═════ Dataset excerpts

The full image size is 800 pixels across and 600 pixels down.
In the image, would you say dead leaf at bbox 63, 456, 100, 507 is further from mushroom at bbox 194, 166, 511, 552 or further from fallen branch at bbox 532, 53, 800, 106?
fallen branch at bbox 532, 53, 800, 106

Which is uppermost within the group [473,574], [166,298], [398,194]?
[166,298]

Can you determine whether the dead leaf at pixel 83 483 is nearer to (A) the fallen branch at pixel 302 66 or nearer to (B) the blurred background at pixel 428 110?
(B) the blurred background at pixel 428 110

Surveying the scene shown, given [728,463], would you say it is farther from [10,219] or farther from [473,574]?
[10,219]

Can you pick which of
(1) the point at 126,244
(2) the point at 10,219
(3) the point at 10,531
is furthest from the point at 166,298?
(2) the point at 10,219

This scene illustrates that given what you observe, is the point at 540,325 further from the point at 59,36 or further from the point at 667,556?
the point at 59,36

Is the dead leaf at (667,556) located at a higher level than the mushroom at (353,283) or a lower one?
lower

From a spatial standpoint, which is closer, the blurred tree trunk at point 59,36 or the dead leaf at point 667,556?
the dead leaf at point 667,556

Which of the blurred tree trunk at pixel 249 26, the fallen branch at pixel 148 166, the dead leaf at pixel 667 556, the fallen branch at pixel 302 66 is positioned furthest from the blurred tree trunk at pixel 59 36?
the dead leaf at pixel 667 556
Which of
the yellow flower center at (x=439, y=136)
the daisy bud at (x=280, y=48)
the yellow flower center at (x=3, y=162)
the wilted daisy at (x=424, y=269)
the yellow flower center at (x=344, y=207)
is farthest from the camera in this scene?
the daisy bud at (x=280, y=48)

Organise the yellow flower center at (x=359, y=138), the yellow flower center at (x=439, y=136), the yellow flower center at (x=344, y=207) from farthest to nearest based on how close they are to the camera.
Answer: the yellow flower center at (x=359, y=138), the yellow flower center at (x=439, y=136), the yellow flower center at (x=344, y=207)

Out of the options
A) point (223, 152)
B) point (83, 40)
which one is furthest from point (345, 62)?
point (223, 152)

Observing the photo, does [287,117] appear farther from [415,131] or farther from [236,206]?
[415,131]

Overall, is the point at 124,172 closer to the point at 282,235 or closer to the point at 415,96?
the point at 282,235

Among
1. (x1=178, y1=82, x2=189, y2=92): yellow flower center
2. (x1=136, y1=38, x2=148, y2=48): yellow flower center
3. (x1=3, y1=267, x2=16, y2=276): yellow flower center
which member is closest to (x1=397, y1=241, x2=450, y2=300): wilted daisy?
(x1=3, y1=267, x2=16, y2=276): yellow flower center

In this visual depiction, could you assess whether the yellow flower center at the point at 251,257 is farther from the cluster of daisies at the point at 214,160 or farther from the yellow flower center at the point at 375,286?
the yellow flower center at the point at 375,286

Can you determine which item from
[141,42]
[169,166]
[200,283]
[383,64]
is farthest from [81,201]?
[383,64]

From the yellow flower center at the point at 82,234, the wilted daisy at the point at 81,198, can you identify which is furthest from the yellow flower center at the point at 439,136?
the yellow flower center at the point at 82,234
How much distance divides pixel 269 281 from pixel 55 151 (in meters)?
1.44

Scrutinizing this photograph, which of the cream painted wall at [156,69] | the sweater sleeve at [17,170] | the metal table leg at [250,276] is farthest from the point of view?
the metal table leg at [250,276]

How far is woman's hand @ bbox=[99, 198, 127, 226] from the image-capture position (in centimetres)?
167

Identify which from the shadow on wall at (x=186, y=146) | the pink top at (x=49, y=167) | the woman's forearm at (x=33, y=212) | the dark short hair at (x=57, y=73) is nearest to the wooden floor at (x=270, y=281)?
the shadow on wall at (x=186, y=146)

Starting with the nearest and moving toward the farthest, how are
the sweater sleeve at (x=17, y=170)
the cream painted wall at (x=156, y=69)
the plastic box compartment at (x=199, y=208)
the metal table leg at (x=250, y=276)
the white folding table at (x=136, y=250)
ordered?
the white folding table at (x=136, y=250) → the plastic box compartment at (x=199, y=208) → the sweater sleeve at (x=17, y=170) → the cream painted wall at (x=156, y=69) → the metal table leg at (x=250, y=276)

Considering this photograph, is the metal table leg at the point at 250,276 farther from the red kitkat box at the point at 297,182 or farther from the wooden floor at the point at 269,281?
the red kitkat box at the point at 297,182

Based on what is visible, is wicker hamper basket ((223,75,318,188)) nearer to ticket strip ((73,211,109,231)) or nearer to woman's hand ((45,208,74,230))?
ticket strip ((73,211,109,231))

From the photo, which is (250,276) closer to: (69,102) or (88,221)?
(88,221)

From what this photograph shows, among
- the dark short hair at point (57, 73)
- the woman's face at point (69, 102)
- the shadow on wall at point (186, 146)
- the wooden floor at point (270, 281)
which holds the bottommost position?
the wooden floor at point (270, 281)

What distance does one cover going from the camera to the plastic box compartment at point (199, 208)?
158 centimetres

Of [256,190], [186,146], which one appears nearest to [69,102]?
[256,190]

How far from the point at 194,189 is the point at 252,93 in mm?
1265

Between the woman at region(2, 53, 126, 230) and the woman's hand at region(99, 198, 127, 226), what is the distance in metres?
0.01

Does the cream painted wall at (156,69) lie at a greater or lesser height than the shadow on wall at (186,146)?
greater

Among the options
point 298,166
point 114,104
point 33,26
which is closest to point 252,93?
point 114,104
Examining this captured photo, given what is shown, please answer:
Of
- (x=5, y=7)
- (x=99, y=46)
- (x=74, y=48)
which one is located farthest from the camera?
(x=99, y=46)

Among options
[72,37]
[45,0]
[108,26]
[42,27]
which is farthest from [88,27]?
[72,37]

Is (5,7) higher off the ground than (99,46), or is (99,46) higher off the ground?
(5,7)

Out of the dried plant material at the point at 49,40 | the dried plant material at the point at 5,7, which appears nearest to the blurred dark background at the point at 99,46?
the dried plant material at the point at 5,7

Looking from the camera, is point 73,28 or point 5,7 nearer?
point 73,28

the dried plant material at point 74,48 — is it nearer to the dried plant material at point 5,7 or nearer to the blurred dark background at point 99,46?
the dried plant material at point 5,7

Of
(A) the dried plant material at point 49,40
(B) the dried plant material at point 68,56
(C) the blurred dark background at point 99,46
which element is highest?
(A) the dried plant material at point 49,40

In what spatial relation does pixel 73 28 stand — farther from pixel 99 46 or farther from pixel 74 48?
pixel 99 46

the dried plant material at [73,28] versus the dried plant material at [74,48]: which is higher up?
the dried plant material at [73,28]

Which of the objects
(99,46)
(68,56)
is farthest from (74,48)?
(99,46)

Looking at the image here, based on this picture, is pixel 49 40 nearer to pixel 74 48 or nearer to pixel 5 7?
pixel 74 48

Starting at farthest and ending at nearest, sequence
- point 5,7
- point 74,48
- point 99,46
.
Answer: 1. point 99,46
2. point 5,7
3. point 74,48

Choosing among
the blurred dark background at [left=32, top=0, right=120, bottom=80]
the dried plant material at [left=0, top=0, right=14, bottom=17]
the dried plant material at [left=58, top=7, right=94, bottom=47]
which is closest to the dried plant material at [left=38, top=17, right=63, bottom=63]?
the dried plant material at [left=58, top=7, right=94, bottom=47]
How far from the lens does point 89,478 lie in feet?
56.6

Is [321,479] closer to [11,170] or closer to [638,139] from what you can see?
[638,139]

══════════
═════ Dataset excerpts

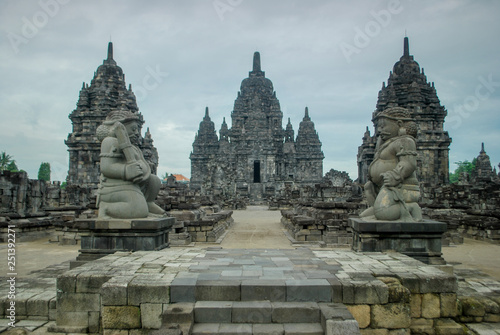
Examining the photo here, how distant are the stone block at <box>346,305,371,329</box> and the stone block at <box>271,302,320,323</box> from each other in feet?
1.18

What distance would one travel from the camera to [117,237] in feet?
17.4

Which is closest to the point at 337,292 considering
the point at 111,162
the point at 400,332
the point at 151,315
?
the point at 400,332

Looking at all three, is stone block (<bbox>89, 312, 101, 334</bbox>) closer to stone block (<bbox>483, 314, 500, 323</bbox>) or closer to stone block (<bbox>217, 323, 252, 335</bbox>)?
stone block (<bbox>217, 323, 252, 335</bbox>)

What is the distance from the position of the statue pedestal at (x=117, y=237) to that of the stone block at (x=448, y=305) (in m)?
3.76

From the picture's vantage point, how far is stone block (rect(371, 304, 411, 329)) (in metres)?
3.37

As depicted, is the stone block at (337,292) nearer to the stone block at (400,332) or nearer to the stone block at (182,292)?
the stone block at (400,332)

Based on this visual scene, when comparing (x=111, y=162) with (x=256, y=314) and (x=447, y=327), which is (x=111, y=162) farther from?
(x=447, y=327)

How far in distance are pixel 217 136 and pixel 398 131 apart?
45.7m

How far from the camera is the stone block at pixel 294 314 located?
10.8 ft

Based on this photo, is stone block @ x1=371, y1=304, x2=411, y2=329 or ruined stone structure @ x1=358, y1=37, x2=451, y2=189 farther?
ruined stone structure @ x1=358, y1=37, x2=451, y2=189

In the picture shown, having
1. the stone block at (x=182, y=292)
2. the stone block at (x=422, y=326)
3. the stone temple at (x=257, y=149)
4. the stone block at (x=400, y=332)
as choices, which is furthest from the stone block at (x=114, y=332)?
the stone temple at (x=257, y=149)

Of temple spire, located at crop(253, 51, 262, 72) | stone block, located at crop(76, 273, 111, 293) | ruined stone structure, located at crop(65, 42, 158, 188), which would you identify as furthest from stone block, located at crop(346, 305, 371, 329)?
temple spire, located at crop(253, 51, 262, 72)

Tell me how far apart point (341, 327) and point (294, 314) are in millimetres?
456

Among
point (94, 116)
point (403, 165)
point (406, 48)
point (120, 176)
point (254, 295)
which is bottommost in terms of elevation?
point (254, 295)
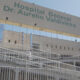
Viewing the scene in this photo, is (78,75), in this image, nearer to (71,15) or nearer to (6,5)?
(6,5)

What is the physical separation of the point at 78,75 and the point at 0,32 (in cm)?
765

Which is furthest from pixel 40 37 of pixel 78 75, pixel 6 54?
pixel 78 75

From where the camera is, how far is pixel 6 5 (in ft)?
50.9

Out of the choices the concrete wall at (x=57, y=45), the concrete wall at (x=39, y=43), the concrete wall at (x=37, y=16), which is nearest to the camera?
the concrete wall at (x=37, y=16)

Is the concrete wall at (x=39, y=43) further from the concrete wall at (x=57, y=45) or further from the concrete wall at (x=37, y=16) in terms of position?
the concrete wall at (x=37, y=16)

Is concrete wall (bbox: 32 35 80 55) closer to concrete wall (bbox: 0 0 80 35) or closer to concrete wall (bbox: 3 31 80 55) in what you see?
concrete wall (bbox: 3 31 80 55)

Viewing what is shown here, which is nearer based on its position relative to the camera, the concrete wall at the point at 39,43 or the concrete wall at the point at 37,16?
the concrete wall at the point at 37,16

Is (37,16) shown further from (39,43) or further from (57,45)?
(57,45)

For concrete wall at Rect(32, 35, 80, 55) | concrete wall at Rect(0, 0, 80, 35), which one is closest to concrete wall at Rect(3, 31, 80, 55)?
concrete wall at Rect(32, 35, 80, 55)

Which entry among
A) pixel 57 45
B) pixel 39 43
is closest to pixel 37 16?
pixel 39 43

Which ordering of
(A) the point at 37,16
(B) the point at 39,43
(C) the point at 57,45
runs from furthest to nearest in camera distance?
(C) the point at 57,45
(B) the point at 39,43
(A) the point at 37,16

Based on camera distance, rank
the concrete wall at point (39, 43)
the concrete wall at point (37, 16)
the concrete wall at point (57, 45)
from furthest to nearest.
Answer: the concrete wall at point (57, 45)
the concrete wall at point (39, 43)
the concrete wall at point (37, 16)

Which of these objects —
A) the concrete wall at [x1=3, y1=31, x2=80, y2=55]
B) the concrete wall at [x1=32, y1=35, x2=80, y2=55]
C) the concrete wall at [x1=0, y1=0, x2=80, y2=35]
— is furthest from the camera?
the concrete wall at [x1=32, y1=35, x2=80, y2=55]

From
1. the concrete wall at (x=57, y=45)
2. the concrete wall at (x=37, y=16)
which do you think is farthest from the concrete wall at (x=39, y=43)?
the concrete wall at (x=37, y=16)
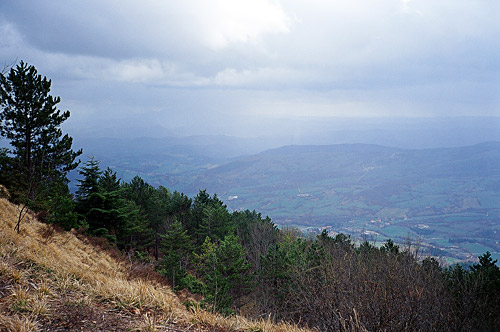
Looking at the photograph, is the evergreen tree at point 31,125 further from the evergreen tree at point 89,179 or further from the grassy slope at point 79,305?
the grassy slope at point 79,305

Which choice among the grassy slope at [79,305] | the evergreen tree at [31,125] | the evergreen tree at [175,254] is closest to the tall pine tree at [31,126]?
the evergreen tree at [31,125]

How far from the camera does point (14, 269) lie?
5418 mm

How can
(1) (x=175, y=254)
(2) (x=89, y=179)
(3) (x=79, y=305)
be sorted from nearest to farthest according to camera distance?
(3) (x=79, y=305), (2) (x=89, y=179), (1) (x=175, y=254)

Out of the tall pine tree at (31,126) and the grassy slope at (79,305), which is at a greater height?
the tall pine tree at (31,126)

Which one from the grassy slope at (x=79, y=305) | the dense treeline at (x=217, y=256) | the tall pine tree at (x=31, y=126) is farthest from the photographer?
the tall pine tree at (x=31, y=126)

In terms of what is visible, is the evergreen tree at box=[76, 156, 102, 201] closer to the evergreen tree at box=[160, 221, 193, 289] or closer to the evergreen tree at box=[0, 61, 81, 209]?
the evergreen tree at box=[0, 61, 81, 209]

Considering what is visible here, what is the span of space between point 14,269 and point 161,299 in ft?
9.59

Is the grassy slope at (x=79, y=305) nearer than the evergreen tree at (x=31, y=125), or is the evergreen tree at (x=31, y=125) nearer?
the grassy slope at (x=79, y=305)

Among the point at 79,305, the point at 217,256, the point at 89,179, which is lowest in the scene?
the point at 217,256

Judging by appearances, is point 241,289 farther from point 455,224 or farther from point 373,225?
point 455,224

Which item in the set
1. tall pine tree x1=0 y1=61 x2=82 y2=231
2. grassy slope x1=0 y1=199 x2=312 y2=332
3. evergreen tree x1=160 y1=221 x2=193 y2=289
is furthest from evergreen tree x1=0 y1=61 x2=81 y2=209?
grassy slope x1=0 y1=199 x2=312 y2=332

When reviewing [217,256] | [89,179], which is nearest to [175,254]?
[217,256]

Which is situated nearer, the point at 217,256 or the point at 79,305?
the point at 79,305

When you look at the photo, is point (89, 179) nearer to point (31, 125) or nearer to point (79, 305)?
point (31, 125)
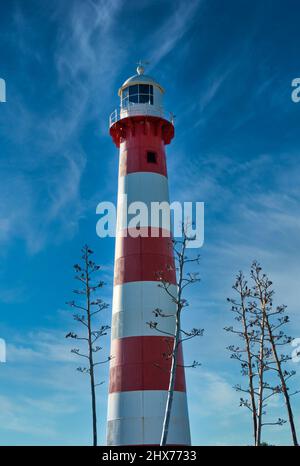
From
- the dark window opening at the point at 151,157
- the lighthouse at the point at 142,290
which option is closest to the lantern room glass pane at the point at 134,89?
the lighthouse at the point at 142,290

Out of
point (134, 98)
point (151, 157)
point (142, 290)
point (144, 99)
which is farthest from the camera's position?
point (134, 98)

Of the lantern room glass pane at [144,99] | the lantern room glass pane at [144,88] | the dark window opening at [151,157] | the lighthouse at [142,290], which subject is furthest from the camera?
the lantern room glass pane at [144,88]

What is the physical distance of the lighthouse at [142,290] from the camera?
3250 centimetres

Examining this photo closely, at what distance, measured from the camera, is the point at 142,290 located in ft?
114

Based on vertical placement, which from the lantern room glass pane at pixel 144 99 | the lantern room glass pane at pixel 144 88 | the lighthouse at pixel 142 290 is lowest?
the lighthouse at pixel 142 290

══════════

Write the part of the items that starts with the line containing "From what this photograph shows, among" and ends with the line containing "158 centimetres", both lines included, as a JSON list of strings with one string per line and blank lines left out.

[
  "From what this photograph shows, among",
  "- the dark short hair at point (57, 73)",
  "- the woman's face at point (69, 102)",
  "- the shadow on wall at point (186, 146)",
  "- the wooden floor at point (270, 281)",
  "which holds the bottommost position?",
  "the wooden floor at point (270, 281)",
  "What distance does one cover going from the camera to the plastic box compartment at point (199, 208)?",
  "158 centimetres"
]